CROW AGENCY - Artifacts from the past are popping up more frequently at the Little Bighorn Battlefield National Monument.
Visitors found a Civil War General Service cuff button just last week.
The park memorializes the last stand the Lakota and Cheyenne tribes took against the U.S. Army’s 7th Calvary to preserve their way of life.
“This was the campaign to round up all the American Indians from their natural, nomadic hunting way of lifestyle,” said Stan McGee, the monument’s acting chief of interpretation.
It’s no wonder that around 400,000 people visit the monument each year. It’s considered to be a destination park.
“Visitors that come here, they come here for this reason, of the battle,” McGee said.
If you’re lucky, you might come across a piece of history yourself, like some visitors did last week.
“They took a picture of this button that they found out on the battlefield,” said McGee.

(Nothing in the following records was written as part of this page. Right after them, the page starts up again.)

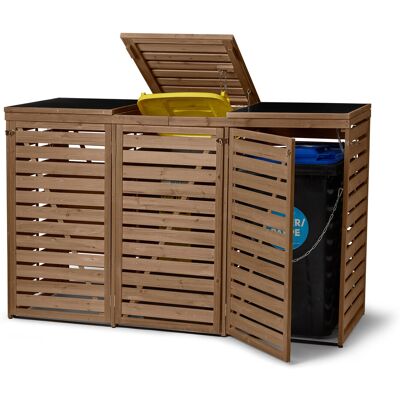Tchibo - 3er-Abfalltonnenbox mit vielseitigen Stellmöglichkeiten - 396x84x126cm - schwarz - Tchibo - 3er-Abfalltonnenbox mit vielseitigen Stellmöglichkeiten - 396x84x126cm - schwarz -
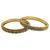Antique gold plated set of 2 champagne cz bangles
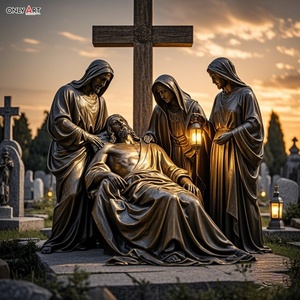 Estatua cristiana católica decimotercera estación tamaño real abajo de la Cruz cuerpo de Jesús tomado famoso Jesús 14 estación escultura de latón - Product Image 2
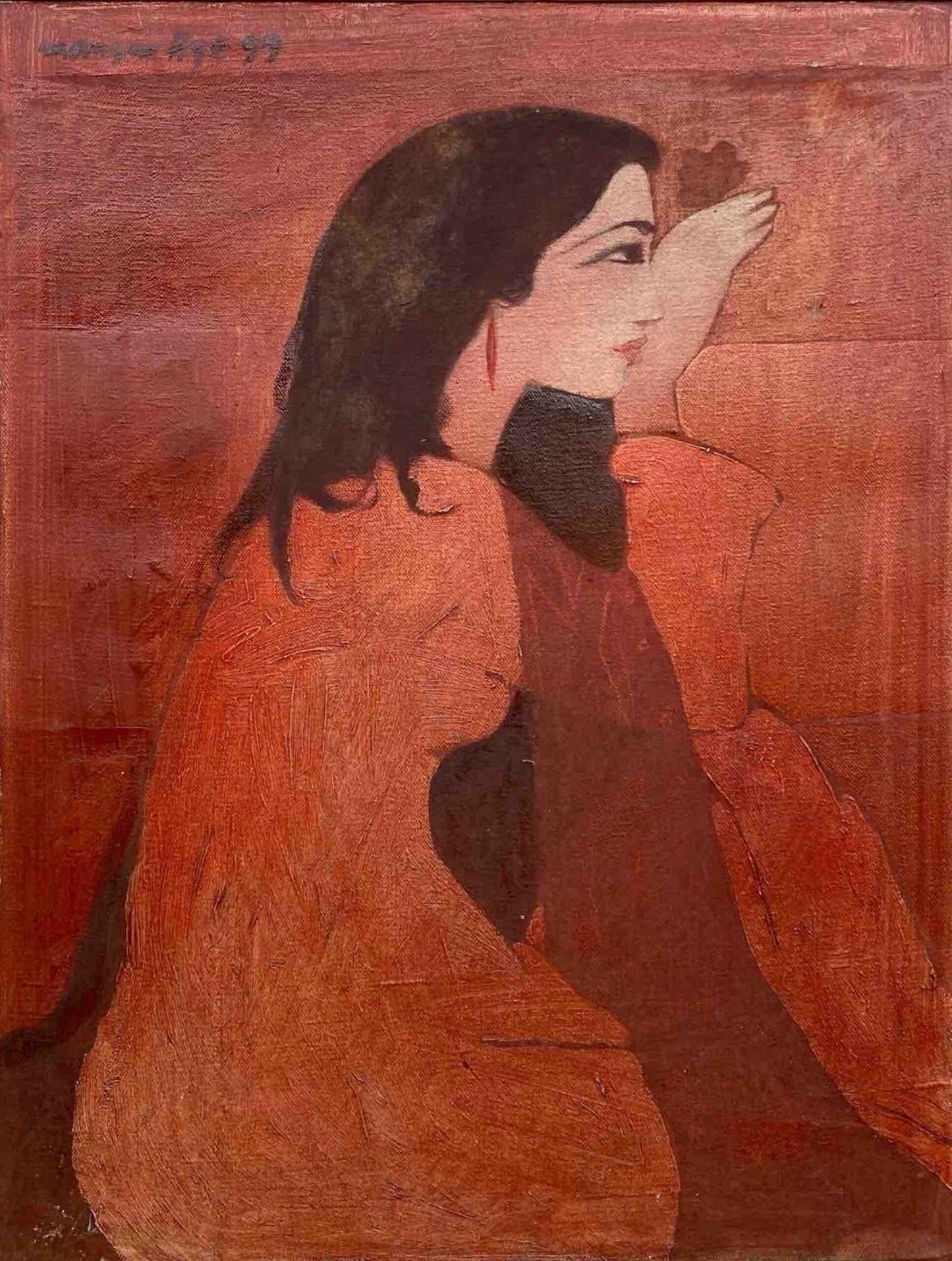 Untitled, Figurative Painting by Mansur Aye - 1994, Oil on Canvas, 18 x 24 inches.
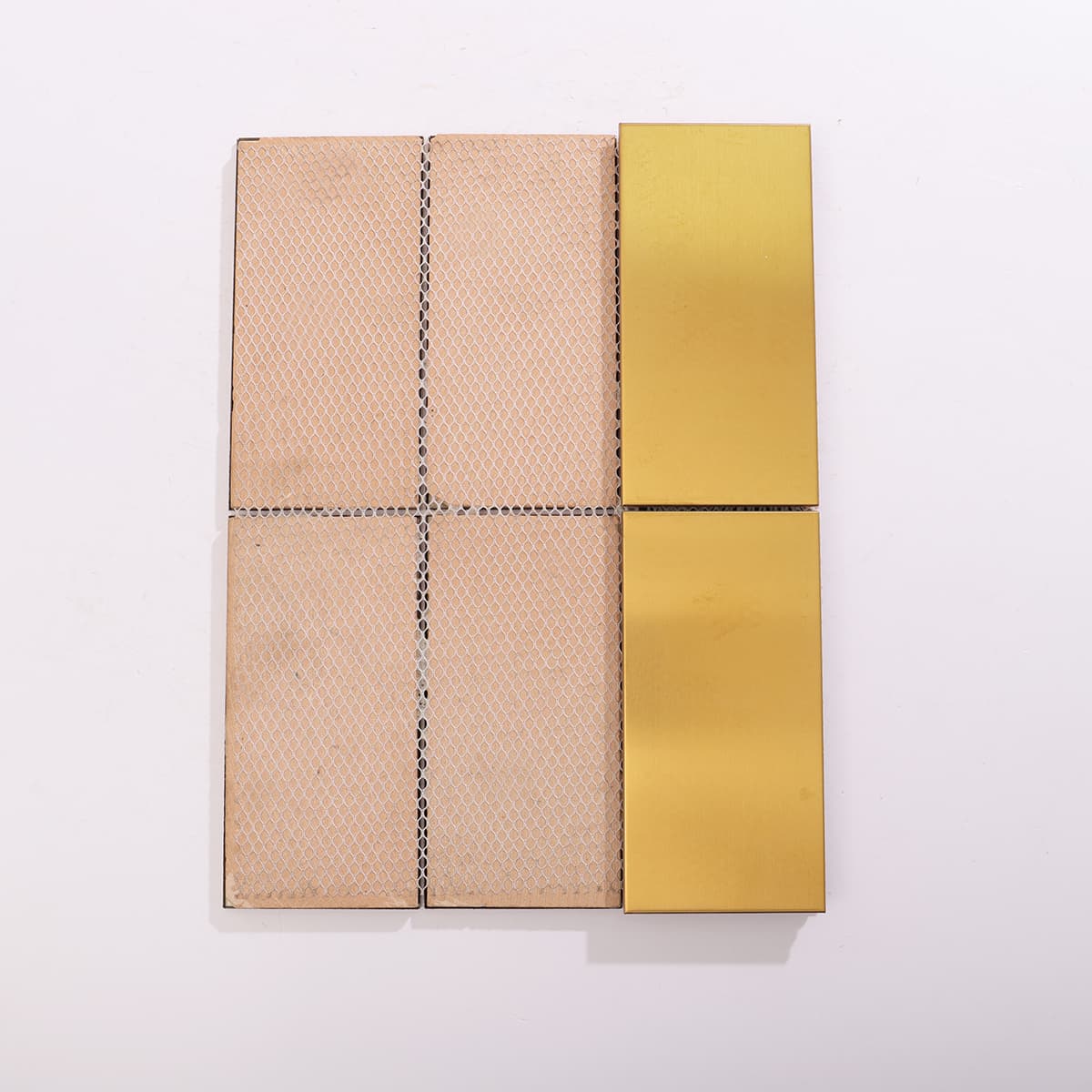 Back mesh view of gold stainless steel mosaic tile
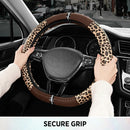 Leopard Steering Wheel Cover for Women, Cute Anti-Slip Microfiber Leather, Fits D Shape Flat Bottom Steering Wheel 14.5-15 Inch - Brown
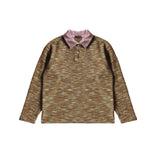 Marble Stripe Collar Tee (brown)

Multiple visitors found the button and did the right thing by leaving the artifact where it stood, letting park rangers remove it themselves.
“Even though it was a small uniform cuff button or a vest button, it all helps to tell the story of what took place here,” McGee said.

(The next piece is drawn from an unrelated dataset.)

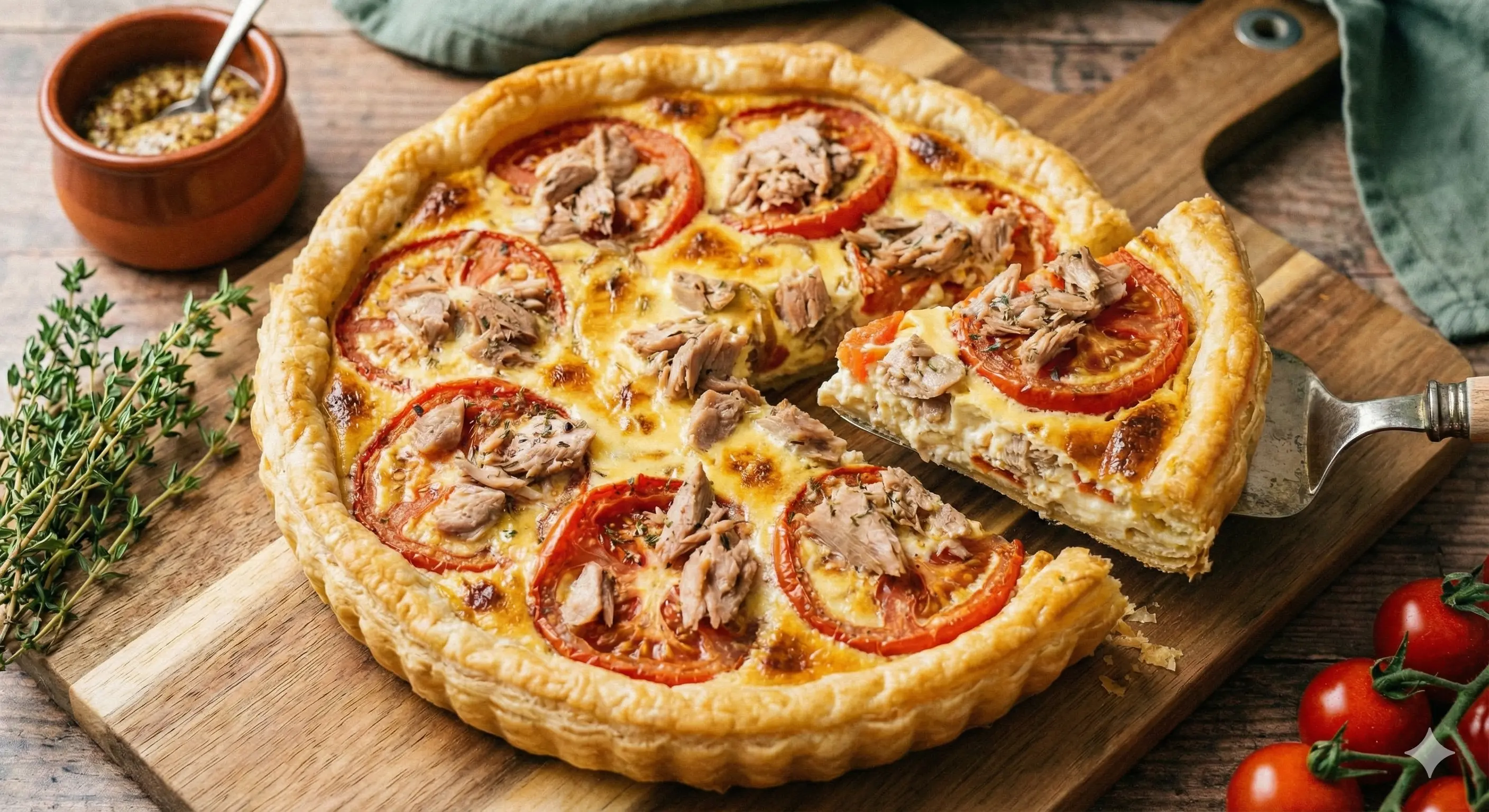 Image de la recette Tarte au thon, tomate et moutarde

Park rangers and visitors are grateful this little piece of history can be preserved.
“It’s important to think about if you take it, it’s yours, but you cheat everybody else out of it,” said visitor Jeri Francis.
Francis and her husband, Tim Francis, are visiting from Mechanicsville, Virginia.

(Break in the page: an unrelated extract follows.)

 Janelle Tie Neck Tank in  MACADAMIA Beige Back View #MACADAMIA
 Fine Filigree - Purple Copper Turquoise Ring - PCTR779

“I wanted to really bad pick a piece of wheat and dry it and put it in my scrapbook but Tim’s like, you can’t do that, you’re in a national park,” Jeri said.
Tim’s on the right track: it’s a $5,000 fine if you are caught removing an artifact from National Park Service property and could even mean jail time.
It’s a good reminder since more artifacts have started popping up in recent months.
“Shell casings, buttons, just relics of the battle,” said McGee.
The artifacts have been cataloged in the park’s archives and are now in a storage facility, safe and sound.
McGee hopes visitors will come out and learn more about American history.
“This sacred place, this special place, belongs to everyone, all Americans,” McGee said.